Isabel Hardman Isabel Hardman

Labour prepares to enter the battle of the best ideas

Tony Blair usually grows rather awkward when asked about the current direction of the Labour party under Ed Miliband. Clearly afraid of appearing a backseat driver, the former Prime Minister tries as hard as he can to avoid delivering any kind of verdict, other than a vaguely supportive bundle of words.

He certainly did the latter in his interview on Marr this morning, but Blair also made some important points about how crucial this year will be for Labour. He said:

‘So I understand the Labour party message. And by the way, what Ed’s trying to do is tougher than what I had to do. When I became Labour leader, we’d lost four elections. This is attempting to bounce back and win after a heavy defeat.’

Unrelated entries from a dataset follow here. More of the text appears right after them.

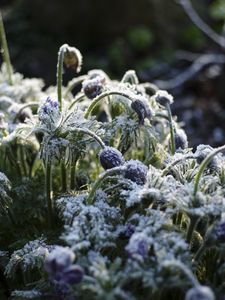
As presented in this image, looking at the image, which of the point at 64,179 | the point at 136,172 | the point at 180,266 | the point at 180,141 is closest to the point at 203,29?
the point at 180,141

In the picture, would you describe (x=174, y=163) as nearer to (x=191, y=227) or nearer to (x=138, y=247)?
(x=191, y=227)

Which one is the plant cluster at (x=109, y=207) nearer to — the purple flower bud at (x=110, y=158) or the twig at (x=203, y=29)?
the purple flower bud at (x=110, y=158)

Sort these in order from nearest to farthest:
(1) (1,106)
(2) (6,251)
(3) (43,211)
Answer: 1. (2) (6,251)
2. (3) (43,211)
3. (1) (1,106)

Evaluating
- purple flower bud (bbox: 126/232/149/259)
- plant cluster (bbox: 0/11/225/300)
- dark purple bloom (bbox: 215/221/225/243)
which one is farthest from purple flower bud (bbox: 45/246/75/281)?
dark purple bloom (bbox: 215/221/225/243)

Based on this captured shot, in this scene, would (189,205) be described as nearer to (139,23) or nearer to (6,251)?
(6,251)

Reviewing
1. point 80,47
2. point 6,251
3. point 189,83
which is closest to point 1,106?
point 6,251

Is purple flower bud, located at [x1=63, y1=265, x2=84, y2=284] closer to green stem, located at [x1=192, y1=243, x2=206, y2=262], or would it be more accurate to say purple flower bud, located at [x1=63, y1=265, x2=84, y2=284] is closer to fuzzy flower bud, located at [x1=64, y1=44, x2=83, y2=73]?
green stem, located at [x1=192, y1=243, x2=206, y2=262]
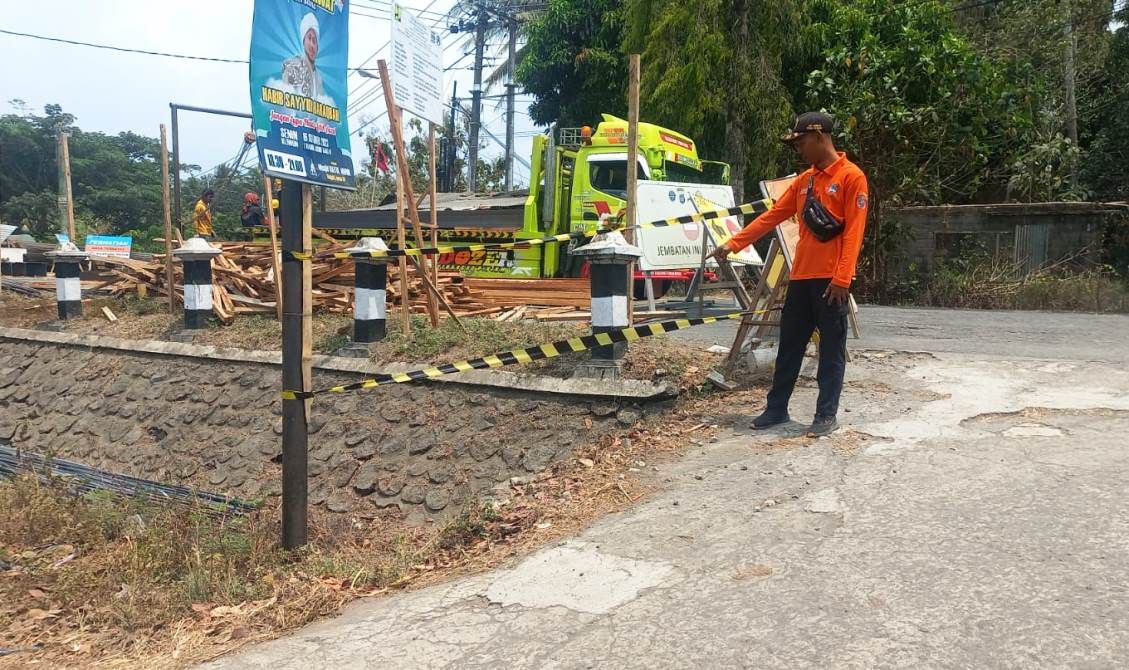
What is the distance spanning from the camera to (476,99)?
109 feet

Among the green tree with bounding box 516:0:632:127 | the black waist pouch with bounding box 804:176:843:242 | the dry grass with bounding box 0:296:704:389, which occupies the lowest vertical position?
the dry grass with bounding box 0:296:704:389

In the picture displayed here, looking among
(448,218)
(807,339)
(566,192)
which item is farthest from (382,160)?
(807,339)

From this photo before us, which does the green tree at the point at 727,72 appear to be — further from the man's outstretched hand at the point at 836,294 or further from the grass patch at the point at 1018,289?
the man's outstretched hand at the point at 836,294

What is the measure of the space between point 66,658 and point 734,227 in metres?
8.02

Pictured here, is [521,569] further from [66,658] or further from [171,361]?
[171,361]

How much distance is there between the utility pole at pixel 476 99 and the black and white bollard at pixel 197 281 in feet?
72.7

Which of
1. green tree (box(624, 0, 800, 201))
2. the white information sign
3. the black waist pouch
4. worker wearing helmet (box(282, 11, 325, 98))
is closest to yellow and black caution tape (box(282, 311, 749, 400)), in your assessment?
the black waist pouch

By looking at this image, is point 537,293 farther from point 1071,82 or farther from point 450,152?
point 450,152

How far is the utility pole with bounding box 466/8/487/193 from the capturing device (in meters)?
31.8

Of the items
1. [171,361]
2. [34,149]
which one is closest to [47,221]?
[34,149]

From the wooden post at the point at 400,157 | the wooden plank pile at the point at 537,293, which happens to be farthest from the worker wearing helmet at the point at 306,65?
the wooden plank pile at the point at 537,293

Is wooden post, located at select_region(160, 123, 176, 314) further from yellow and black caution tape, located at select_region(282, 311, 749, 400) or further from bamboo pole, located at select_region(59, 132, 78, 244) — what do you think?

As Blair says, turning Labour around from its 2010 defeat into a party that is united and capable of winning in just five years is a huge task. Ed Miliband unwittingly highlighted this in his own appearance on the same programme a few weeks ago, when James Landale accused Labour of performing a ‘lacuna’ on the economy. Both David Cameron and Nick Clegg have made it clear on a number of occasions that ‘can you really trust Ed Balls with your money?’ will be one of their key attack lines in 2015. But Labour currently doesn’t want to address central economic questions, even though Balls himself sees capital in attacking George Osborne’s own economic performance. James addressed this in his column in last week’s Spectator: when Miliband talks about the economy, he identifies problems, but then makes an anticlimactic pledge on something unrelated, such as cracking down on rogue landlords. Or else, the party leadership finds a pot of money that it can spend, and bumps it along from one row to another, cancelling previous ‘for now’ policy announcements whenever the wind blows in another direction.

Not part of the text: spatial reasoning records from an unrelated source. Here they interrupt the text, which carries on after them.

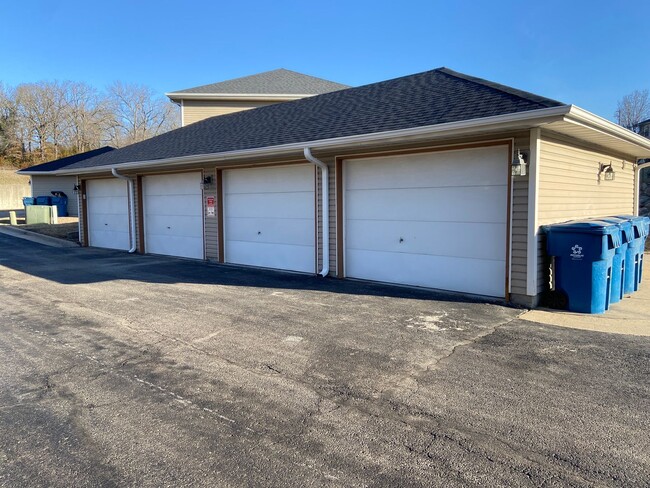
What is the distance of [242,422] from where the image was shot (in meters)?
3.31

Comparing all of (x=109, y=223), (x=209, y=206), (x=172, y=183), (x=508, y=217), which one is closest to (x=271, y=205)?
(x=209, y=206)

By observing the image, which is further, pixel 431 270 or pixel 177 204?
pixel 177 204

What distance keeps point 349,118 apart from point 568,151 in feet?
13.2

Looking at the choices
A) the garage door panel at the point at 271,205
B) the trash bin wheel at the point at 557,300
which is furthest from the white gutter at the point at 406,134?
the trash bin wheel at the point at 557,300

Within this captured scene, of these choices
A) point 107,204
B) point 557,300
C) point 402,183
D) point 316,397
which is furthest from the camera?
point 107,204

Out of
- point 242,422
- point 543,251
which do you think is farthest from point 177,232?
point 242,422

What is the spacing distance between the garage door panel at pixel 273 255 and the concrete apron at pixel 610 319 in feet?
15.8

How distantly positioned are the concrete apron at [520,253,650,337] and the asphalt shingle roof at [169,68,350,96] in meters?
15.1

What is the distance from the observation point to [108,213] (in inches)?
611

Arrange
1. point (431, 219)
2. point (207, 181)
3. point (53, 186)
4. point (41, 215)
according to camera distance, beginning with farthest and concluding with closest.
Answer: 1. point (53, 186)
2. point (41, 215)
3. point (207, 181)
4. point (431, 219)

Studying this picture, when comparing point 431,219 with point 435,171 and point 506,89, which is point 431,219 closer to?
point 435,171

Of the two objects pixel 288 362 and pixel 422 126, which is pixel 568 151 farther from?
pixel 288 362

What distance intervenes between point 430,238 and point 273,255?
4.03 metres

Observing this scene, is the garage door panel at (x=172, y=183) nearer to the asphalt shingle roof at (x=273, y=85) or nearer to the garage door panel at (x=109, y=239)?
the garage door panel at (x=109, y=239)
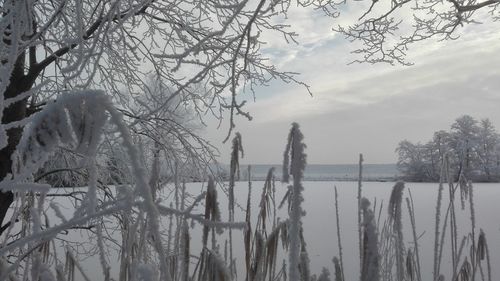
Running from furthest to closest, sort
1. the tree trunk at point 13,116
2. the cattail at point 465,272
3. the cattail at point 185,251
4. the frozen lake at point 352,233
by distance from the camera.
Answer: the frozen lake at point 352,233, the tree trunk at point 13,116, the cattail at point 465,272, the cattail at point 185,251

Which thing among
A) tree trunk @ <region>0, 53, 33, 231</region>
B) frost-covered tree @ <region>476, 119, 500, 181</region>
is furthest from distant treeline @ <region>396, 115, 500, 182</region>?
tree trunk @ <region>0, 53, 33, 231</region>

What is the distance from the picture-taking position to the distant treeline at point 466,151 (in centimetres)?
4238

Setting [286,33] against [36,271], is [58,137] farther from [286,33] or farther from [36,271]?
[286,33]

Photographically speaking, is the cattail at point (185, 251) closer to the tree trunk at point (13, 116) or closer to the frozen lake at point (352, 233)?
the frozen lake at point (352, 233)

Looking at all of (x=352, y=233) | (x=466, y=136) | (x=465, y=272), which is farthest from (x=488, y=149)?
(x=465, y=272)

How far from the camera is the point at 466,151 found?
138ft

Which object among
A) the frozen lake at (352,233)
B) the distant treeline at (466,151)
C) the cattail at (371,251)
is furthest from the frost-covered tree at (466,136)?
the cattail at (371,251)

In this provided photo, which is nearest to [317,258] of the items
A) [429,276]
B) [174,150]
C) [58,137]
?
[429,276]

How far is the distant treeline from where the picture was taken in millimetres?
42375

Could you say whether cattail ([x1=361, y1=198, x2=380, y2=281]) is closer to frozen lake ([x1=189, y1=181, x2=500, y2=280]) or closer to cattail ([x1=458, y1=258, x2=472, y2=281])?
cattail ([x1=458, y1=258, x2=472, y2=281])

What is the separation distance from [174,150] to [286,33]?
2139 mm

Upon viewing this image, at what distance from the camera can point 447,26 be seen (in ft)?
25.2

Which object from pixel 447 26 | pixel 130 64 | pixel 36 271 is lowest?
pixel 36 271

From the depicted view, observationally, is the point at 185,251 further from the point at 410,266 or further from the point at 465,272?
the point at 465,272
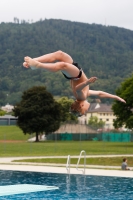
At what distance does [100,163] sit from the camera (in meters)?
40.0

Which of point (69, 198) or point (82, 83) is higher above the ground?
point (82, 83)

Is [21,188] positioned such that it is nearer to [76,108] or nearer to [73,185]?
[73,185]

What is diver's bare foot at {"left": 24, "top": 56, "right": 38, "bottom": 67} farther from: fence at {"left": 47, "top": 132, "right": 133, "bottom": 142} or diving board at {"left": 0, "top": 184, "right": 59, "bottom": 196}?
fence at {"left": 47, "top": 132, "right": 133, "bottom": 142}

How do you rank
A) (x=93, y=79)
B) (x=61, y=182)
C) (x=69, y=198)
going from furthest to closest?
(x=61, y=182)
(x=69, y=198)
(x=93, y=79)

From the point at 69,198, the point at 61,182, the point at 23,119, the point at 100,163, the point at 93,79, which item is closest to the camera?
the point at 93,79

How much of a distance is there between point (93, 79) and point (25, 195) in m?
12.3

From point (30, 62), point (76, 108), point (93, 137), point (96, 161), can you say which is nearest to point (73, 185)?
point (76, 108)

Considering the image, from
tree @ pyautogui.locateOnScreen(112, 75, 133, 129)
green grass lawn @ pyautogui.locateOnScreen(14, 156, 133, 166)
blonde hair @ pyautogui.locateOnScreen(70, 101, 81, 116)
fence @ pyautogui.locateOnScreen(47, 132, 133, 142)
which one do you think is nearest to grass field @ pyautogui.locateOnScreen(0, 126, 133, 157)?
tree @ pyautogui.locateOnScreen(112, 75, 133, 129)

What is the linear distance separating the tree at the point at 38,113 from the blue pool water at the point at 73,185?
176ft

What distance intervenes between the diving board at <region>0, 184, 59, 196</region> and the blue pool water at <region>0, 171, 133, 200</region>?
0.55 m

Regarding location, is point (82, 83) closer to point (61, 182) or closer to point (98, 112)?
point (61, 182)

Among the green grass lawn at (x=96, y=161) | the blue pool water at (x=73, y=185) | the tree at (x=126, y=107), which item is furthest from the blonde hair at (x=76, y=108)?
the tree at (x=126, y=107)

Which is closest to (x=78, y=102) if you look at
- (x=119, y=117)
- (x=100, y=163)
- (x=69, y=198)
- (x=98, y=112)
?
(x=69, y=198)

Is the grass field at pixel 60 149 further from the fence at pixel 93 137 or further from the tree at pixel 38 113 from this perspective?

Anyone who expected Balls and Miliband to have unveiled a cogent economic policy before the mid-point of this parliament had clearly forgotten the problems that its 1989 Meet the Challenge, Make the Change paper caused the party when, at the 1992 election, it found itself unable to step up to pledges written years earlier on areas such as welfare when the economic circumstances had changed. Blair won’t have forgotten that. But he also won’t have forgotten the struggles his party faced in government when it tried to push through bold reforms. In his interview, he added:

‘I don’t think there’s a problem with the vision, actually. I think what there will be is a big challenge when it comes to how do you translate that vision into practical policy and that’s for later in this year when the Labour party will start to unveil its policy. But you know, this is a situation where the economy is very tough, where we’re going to face a situation whoever is in Government they are going to be very constrained. And that’s why it will be important for the Labour party to show it as reformers – they are reformers and they are able to reform public services, welfare, the state and so on as well as to protect people who are vulnerable.’

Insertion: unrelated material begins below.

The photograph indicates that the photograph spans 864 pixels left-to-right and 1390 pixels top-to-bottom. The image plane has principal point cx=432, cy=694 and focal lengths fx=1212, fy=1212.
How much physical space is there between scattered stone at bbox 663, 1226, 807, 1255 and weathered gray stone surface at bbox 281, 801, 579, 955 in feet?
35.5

In 2013, the Labour party will take ‘concrete steps’ towards sketching out where it stands on big policy problems, Miliband promised at the start of this year. He will no longer be able to rely on the government cocking up and on his spinners finding new policies and cuts to describe as ‘taxes’ (the latest is the ‘toddler tax’) or add the word ‘shambles’ to (last week it was the #armyshambles) but will instead need to avoid cocking things up himself as he confronts his party on issues it would perhaps be easier to avoid talking about. The reason Labour backbenchers seem largely content at the moment is partly because they aren’t confronting those issues. To borrow Douglas Alexander’s attack on the government in last week’s Europe debate, the impression of unity can only be achieved through the device of obscurity. But obscurity can’t turn a party around from defeat to victory in just five years.

Incidentally, as Miliband starts to consider his big ideas to unveil at autumn conference, the Tories are already stealing a march on Labour. January saw a spate of publications from groups of Conservative MPs looking forward to 2015, arguing that, unlike Miliband, they’re not just good at identifying the problem, but a workable solution, too. That battle of the best ideas will intensify this year.